Near his float was a crowd of marchers decked out in rainbow flags and playing pro-democracy chants popularized by 22 weeks of ongoing protests against the hard-right government’s plan to weaken judicial checks on political power.
Nides, who is slated to leave his post this summer after two years, said it “will probably be my last pride parade as ambassador, but it will not be my last pride parade.”
“As someone who cares deeply about these issues, I hope to be doing this many more times,” he added.
In a nod to the political tensions in the country, the Tel Aviv Municipality barred politicians from speaking at this year’s march, unlike in previous years, with the exception of Huldai, who is running for re-election later this year.
Ahead of the parade, Huldai issued a statement referring to the government’s planned judicial overhaul, which critics say will leave the rights of minorities unprotected, as well as other legislation mulled by the coalition that could harm the LGBTQ community.
Thirty minutes before the start of the parade Thursday, police arrested a man near the route with an electroshock weapon, brass knuckles, pepper spray and another, unidentified, chemical substance.
Police said the 33-year-old Tel Aviv resident was known to them from previous threats to harm members of the LGBTQ community, and suspect him of planning to attack the marchers.
Also Thursday, a far-right slogan was spray-painted on an LGBTQ center in Tel Aviv’s Sarona market.
Unknown vandals scrawled “Kahane was right” in graffiti, a reference to the late rabbi Meir Kahane, who advocated expelling all the Arabs from the Holy Land and whose Kach movement was outlawed in the 1990s but continues to have influence. Kahane was assassinated in 1990.
Deputy Tel Aviv Mayor Meital Lehavi urged National Security Minister Itamar Ben Gvir — a longtime Kahane follower who in recent years has sought to distance himself from the rabbi’s racist legacy — to “condemn the ugly graffiti on the building of the Tel Aviv Municipal LGBT Community Center on the morning of the Tel Aviv Pride Parade.”
The Anti-Defamation League’s Israel branch also condemned the graffiti, calling it “a painful reminder of the need to continue fighting for LGBTQ rights.”
“We expect authorities to apprehend the culprits and secure the well-being of the participants. Leaders from all across the political spectrum must condemn any hatred against the LGBTQ community,” the organization wrote on Twitter.
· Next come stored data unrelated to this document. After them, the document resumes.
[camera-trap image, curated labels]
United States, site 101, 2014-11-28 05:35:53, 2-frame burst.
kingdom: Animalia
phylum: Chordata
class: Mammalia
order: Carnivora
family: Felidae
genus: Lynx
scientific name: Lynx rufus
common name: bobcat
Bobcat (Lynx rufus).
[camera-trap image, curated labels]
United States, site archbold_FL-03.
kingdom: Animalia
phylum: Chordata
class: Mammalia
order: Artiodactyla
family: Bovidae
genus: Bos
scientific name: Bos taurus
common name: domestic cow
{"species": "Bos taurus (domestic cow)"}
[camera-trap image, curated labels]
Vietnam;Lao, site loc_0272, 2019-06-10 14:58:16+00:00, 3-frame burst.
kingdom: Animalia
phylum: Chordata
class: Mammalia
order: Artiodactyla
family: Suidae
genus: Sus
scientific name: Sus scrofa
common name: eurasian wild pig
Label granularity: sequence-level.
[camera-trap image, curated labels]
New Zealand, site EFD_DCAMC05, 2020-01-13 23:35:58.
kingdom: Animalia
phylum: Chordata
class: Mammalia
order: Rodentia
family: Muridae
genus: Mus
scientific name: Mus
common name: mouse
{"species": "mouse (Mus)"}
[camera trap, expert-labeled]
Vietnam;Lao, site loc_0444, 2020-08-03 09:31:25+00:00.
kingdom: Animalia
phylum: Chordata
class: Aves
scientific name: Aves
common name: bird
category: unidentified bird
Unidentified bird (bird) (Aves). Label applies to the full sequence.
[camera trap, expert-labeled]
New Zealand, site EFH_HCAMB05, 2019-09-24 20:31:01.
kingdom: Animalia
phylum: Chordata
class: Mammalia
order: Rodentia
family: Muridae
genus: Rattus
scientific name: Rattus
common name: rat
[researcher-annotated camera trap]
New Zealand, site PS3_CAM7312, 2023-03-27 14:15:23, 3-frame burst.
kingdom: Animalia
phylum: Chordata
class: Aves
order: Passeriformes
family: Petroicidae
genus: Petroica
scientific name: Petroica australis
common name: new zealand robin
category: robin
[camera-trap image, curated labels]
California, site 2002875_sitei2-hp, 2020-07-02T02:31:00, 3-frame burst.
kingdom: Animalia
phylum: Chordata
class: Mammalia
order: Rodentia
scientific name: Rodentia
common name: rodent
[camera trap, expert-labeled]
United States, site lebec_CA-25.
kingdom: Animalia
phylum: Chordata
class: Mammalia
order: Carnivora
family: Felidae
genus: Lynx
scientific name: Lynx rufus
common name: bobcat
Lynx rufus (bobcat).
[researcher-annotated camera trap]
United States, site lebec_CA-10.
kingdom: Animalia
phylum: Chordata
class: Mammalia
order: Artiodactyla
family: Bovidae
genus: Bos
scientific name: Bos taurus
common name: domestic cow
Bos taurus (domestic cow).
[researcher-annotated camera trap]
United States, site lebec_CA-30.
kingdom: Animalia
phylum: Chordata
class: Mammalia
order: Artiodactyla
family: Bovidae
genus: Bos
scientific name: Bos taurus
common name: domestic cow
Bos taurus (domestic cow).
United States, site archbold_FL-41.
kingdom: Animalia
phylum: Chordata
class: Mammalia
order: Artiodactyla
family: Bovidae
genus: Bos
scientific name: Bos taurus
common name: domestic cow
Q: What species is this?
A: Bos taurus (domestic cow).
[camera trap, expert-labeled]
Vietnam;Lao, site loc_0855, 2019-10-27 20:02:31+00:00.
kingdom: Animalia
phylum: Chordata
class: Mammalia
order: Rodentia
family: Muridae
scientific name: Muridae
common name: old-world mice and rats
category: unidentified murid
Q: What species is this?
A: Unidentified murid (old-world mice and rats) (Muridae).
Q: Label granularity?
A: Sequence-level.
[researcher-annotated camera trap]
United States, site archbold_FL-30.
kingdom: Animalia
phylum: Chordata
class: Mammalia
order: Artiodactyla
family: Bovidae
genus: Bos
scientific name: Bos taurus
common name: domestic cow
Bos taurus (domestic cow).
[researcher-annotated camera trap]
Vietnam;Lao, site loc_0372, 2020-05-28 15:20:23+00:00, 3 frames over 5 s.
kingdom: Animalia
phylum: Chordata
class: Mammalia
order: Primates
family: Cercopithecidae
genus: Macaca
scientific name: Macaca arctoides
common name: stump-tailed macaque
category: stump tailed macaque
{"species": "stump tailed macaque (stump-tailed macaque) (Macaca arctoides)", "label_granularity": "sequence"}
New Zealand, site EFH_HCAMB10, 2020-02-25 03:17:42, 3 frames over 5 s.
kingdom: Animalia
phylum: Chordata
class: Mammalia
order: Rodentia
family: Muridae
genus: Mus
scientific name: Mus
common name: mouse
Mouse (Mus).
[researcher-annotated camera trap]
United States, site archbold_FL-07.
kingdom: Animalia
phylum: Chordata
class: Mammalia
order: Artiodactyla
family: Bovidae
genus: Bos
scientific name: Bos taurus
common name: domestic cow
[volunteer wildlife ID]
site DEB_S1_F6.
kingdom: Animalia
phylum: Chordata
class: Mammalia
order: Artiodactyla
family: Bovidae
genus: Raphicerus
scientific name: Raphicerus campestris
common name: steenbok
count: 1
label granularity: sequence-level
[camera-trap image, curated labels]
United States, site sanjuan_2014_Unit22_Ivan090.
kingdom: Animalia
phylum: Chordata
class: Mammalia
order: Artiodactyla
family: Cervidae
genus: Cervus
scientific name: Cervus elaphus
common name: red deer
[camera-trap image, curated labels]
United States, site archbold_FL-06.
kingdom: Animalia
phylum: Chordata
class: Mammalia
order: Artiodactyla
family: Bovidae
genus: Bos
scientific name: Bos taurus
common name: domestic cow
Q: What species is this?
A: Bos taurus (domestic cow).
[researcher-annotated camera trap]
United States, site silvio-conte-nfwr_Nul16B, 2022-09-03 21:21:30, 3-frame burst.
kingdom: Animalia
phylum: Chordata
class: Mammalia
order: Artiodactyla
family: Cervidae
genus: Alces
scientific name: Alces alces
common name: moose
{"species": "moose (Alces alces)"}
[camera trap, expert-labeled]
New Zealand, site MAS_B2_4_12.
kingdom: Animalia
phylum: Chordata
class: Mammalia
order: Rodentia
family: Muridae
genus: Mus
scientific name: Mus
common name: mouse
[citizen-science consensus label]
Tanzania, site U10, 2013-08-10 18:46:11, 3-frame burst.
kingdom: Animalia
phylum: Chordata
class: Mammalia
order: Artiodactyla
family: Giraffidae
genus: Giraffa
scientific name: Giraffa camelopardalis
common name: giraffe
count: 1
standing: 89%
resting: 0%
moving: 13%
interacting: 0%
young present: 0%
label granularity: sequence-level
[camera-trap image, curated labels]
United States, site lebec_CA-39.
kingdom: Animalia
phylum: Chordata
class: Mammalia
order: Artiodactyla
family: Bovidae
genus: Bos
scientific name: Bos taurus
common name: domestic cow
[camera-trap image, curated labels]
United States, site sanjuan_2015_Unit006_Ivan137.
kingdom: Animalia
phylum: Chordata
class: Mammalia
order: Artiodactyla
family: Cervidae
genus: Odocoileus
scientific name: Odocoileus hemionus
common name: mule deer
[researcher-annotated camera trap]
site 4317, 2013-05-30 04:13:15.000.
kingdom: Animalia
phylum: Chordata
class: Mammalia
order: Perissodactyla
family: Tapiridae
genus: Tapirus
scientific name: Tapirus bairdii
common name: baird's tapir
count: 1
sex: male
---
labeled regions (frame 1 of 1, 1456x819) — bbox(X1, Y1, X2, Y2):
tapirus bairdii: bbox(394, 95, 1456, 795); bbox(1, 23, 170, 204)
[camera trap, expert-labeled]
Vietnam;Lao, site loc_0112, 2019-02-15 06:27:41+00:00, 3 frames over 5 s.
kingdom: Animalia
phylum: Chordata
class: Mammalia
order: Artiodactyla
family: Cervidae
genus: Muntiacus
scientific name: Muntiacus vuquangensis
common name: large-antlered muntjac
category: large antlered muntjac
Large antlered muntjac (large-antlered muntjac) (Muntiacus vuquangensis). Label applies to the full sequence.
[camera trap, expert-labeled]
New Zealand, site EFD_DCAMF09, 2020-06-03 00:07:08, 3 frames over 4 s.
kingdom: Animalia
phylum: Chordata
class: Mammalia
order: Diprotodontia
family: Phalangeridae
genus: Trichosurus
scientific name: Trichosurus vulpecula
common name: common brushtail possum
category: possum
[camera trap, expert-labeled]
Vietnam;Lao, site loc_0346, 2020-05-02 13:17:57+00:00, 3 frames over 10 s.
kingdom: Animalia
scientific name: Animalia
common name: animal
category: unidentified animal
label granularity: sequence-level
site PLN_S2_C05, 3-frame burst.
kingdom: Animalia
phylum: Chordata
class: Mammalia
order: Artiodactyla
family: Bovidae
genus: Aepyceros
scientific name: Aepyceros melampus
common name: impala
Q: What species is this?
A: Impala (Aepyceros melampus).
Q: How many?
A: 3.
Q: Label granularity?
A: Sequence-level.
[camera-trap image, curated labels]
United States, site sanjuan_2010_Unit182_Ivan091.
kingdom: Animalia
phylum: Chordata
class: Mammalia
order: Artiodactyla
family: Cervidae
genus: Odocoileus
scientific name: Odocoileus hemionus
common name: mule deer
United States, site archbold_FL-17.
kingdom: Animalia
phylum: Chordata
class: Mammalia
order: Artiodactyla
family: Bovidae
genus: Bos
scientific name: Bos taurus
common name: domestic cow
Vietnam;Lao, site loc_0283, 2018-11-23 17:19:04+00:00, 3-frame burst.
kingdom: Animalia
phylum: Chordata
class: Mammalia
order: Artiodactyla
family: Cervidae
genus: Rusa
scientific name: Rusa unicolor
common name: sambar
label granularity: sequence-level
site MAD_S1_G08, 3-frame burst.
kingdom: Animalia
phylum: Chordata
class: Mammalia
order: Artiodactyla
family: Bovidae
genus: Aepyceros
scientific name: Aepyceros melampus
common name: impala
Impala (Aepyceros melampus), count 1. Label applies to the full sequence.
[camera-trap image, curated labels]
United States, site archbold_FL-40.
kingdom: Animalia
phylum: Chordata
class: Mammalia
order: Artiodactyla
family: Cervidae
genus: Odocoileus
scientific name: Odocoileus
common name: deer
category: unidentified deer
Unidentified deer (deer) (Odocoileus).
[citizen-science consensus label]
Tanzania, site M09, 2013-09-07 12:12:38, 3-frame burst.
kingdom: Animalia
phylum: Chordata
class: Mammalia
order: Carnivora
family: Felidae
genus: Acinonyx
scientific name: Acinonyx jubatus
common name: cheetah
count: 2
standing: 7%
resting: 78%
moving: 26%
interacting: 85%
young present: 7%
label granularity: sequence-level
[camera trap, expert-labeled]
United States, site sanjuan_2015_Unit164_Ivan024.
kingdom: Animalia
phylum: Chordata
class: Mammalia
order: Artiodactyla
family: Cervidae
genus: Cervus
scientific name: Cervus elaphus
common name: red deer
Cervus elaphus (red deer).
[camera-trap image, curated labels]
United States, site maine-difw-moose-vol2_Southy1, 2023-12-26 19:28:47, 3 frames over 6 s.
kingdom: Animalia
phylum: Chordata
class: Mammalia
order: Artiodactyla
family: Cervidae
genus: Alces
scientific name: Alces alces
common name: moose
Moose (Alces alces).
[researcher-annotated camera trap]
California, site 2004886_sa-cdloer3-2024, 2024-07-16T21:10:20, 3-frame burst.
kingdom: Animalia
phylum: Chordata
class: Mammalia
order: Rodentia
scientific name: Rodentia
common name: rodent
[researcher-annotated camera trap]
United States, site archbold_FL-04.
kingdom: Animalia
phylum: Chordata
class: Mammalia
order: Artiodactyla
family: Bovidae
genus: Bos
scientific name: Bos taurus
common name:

Over 170,000 people participated in last year’s parade, which marched down Rokach Boulevard in the north of the city rather than along the traditional route in central Tel Aviv. The controversial change to the route was due to the extensive construction work across the city as part of the new light rail system.
An estimated 30,000 people marched in the Jerusalem Pride Parade last week under tight security. The event passed smoothly without any security incidents.
The Jerusalem Open House which organizes the event said that the number of participants was a record high since the parade in 2016, a year after 16-year-old Shira Banki was murdered in a knife attack during the event by an ultra-Orthodox extremist.